*Descrição do problema:*
No trecho fornecido, sobre a origem dos seres vivos, troque "chimpanzés" por "bonobos" e reescreva a parte que vai de "O consenso na" até "9, grifo nosso).".

*Trecho fornecido:*
####

O consenso na comunidade científica é de que […] todos os organismos existentes na atualidade são os descendentes de moléculas autorreplicantes que se formaram por meios puramente químicos há mais de 3,5 bilhões de anos. As formas sucessivas de vida foram produzidas pelo processo de “descendência com modificação”, como o chamou Darwin, e estão relacionadas umas às outras por uma genealogia ramificada, a árvore da vida. Nós, seres humanos, somos mais próximos dos chimpanzés e dos gorilas, com quem tivemos um ancestral em comum há 6 ou 7 milhões de anos. […] A origem de todos os vertebrados (mamíferos, aves, répteis, anfíbios, peixes) remonta a uma pequena criatura similar a um peixe que carecia de espinha dorsal, que existiu há mais de 500 milhões de anos (Brian e Deborah Charlesworth, Evolução [Porto Alegre: L&PM, 2012], p. 9, grifo nosso).

Diante desse consenso científico (ou praticamente isso), é intelectualmente viável continuar sustentando a posição criacionista?

####

Itens de uma fonte de dados:
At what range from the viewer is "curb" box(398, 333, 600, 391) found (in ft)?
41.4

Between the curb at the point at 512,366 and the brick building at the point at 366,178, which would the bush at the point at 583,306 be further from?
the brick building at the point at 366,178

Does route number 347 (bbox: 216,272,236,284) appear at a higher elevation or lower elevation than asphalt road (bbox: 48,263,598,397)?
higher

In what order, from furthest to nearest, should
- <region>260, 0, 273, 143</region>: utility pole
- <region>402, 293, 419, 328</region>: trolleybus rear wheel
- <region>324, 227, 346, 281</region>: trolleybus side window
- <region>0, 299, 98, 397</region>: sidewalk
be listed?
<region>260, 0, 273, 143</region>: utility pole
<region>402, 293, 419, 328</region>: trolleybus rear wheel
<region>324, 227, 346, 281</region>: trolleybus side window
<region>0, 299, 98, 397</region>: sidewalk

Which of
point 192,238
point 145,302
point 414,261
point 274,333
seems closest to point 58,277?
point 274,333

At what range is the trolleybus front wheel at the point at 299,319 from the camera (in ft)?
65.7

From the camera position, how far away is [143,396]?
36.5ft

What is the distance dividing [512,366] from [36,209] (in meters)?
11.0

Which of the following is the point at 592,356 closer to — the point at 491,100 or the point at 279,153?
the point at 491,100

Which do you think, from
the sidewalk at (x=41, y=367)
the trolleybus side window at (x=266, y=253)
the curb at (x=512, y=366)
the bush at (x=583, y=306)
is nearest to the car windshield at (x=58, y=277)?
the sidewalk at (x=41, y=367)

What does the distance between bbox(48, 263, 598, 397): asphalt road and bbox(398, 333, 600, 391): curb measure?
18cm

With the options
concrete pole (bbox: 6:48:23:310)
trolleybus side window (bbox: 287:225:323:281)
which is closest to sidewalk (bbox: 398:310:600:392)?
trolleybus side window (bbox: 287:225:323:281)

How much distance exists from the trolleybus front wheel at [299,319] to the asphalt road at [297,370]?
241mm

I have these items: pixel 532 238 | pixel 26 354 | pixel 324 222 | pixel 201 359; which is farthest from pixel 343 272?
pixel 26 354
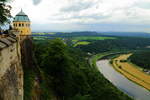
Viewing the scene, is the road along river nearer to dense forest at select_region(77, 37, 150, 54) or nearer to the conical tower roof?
the conical tower roof

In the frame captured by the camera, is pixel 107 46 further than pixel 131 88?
Yes

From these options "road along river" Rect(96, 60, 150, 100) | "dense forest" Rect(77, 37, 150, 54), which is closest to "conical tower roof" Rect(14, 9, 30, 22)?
"road along river" Rect(96, 60, 150, 100)

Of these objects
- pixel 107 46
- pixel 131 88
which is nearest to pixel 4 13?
pixel 131 88

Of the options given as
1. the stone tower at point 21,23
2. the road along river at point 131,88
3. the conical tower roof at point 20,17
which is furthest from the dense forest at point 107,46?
the conical tower roof at point 20,17

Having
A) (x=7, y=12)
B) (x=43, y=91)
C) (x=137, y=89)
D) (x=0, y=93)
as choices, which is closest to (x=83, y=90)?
(x=43, y=91)

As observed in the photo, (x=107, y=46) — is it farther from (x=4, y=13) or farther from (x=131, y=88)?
(x=4, y=13)

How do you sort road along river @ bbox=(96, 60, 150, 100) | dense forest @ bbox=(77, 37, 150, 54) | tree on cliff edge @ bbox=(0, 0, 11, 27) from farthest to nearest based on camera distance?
dense forest @ bbox=(77, 37, 150, 54) < road along river @ bbox=(96, 60, 150, 100) < tree on cliff edge @ bbox=(0, 0, 11, 27)

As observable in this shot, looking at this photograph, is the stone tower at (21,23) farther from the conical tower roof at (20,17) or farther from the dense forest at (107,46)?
the dense forest at (107,46)

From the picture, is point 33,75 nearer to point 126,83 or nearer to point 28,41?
point 28,41
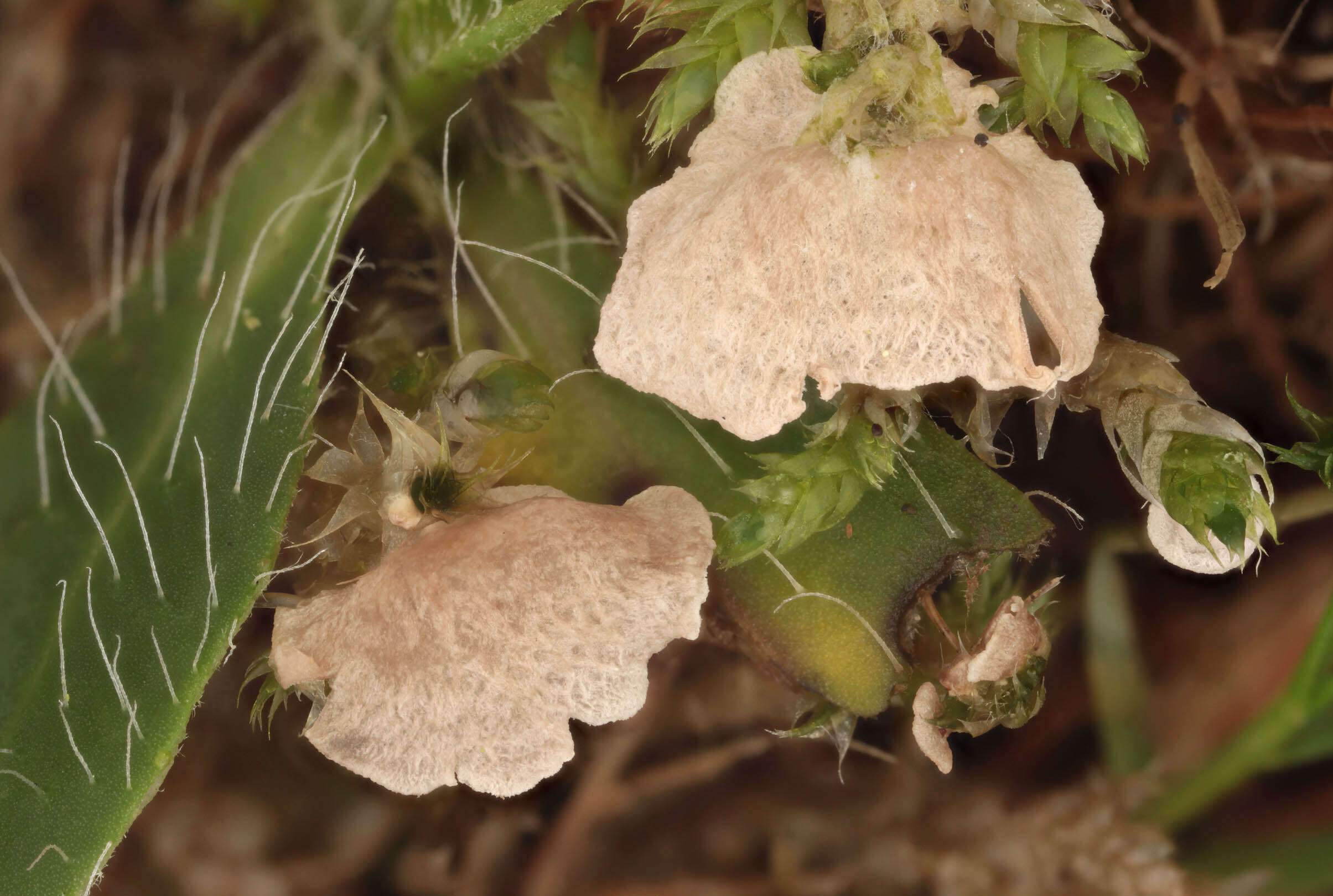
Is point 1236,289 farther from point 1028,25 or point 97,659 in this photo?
point 97,659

####

*Resposta:*
O consenso na comunidade científica é de que […] todos os organismos existentes na atualidade são os descendentes de moléculas autorreplicantes que se formaram por meios puramente químicos há mais de 3,5 bilhões de anos. As formas sucessivas de vida foram produzidas pelo processo de “descendência com modificação”, como o chamou Darwin, e estão relacionadas umas às outras por uma genealogia ramificada, a árvore da vida. Nós, seres humanos, somos mais próximos dos bonobos e dos gorilas, com quem tivemos um ancestral em comum há 6 ou 7 milhões de anos. […] A origem de todos os vertebrados (mamíferos, aves, répteis, anfíbios, peixes) remonta a uma pequena criatura similar a um peixe que carecia de espinha dorsal, que existiu há mais de 500 milhões de anos (Brian e Deborah Charlesworth, Evolução [Porto Alegre: L&PM, 2012], p. 9, grifo nosso).